__TEXTO PROPORCIONADO__.

- - -

En 1926, dos años después de la muerte de su autor, Franz Kafka, se publicaba en Praga su inconclusa novela El castillo. En ella se cuenta la historia de un agrimensor, K., que llega a un pueblo de Europa Central a realizar un trabajo del que se desconoce hasta su naturaleza o condiciones. Sólo sabemos que, para poderlo llevar a cabo, K. debe entrevistarse con un noble, dueño de un castillo que domina el pueblo. El encuentro entre ambos personajes se irá posponiendo indefinidamente por causas absolutamente evanescentes e irracionales. Se trata, en resumen, de los intentos vanos del individuo en su lucha por imponerse al sistema, de la derrota anunciada en la pugna del ser humano con el entorno físico, político, etc. que le rodea. El hombre, en la literatura kafkiana, es siempre un insecto luchando contra un huracán.
Este entorno opresor y la impotencia para oponernos a sus dictados forma parte capital de la película de Theo Court presentada en la 76ª Edición del Festival de Venecia. En este caso, no es un agrimensor el que llega a un no-lugar de imposible huida o progreso, sino un fotógrafo encargado de hacer el retrato de la prometida de un cacique local, tan elusivo en el contacto físico como el aristócrata del castillo kafkiano. Pedro (el retratista al que da vida un siempre excepcional Alfredo Castro) es un personaje apocado e introvertido, un hombre que sólo parece convertirse en humano ante el contacto con la belleza y el orden, ante el dominio de la luz y de la narrativa adyacente a la imagen, es decir, las bases mismas de la fotografía.

- - -

__TAREAS__.
**1.** Resume en forma de lista el párrafo del texto proporcionado que empieza con «En 1926, dos años después», sin perder sus datos principales.
**2.** Responde según el texto proporcionado:
(a) ¿En qué año y en qué ciudad se publicó *El castillo*?
(b) ¿En qué edición del Festival de Venecia se presentó la película de Theo Court?
(c) ¿Qué encargo tiene el fotógrafo que llega al pueblo en esa película?

- - -

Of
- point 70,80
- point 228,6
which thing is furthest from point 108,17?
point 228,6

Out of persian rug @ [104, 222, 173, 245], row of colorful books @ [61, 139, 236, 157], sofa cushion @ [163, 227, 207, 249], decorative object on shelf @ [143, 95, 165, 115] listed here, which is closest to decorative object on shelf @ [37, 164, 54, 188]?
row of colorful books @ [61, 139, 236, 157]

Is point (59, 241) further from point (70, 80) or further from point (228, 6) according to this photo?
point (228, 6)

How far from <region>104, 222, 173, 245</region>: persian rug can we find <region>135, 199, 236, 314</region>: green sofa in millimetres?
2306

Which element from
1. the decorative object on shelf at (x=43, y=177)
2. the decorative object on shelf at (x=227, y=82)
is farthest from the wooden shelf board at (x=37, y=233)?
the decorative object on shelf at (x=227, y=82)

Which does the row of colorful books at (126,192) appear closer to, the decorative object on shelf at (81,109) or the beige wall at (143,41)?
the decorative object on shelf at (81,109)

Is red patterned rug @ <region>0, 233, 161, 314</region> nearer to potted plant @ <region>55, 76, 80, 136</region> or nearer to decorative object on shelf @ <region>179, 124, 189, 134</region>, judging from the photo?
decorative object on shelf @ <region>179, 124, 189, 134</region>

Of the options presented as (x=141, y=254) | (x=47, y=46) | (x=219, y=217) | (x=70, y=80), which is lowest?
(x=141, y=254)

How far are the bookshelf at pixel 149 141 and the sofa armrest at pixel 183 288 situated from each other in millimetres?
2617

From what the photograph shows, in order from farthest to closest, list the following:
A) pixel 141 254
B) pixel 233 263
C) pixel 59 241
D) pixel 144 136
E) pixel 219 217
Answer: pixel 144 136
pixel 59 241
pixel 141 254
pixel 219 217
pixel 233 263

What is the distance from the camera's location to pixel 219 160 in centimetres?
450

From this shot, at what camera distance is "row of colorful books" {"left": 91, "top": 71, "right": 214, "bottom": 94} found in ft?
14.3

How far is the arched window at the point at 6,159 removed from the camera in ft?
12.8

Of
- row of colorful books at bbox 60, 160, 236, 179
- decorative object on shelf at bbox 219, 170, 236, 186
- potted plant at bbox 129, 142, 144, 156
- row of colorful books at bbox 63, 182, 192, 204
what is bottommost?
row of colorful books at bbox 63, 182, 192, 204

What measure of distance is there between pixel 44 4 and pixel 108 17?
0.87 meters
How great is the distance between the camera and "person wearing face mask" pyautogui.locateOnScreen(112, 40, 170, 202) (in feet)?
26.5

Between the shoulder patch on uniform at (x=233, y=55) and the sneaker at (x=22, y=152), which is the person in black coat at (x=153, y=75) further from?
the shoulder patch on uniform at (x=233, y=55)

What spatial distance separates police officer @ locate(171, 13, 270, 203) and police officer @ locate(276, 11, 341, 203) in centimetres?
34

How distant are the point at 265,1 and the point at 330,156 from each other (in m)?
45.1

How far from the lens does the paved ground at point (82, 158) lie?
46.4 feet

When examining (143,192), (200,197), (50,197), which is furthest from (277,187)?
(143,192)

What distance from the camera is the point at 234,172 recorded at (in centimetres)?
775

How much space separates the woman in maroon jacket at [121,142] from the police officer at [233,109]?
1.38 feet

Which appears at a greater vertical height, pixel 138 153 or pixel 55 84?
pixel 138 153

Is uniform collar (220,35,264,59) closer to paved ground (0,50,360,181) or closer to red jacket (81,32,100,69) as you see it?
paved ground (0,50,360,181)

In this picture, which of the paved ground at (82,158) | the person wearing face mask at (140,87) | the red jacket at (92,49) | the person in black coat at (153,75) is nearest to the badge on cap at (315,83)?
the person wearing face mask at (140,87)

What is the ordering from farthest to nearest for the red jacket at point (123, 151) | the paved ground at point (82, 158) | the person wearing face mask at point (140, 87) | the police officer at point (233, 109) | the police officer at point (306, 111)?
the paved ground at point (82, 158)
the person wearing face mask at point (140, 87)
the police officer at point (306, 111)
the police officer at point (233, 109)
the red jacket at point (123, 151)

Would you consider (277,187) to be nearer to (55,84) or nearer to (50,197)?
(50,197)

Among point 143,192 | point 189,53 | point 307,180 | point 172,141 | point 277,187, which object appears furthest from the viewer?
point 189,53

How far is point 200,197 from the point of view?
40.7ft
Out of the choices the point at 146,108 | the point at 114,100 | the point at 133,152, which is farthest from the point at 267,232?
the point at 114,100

- - -

__RESPUESTAS POR TAREA__.
**1.**
- *El castillo*, novela inconclusa de Franz Kafka, se publicó en Praga en 1926, dos años después de la muerte de su autor.
- Cuenta la historia de K., un agrimensor que llega a un pueblo de Europa Central para hacer un trabajo cuya naturaleza y condiciones se desconocen.
- Para realizarlo, K. debe entrevistarse con un noble, dueño del castillo que domina el pueblo.
- Ese encuentro se pospone indefinidamente por causas evanescentes e irracionales.
- La obra trata de los intentos vanos del individuo por imponerse al sistema y de su derrota anunciada frente al entorno que lo rodea.
- En la literatura kafkiana, el hombre es siempre un insecto que lucha contra un huracán.

**2.**
(a) En 1926, en Praga.
(b) En la 76ª edición.
(c) Hacer el retrato de la prometida de un cacique local.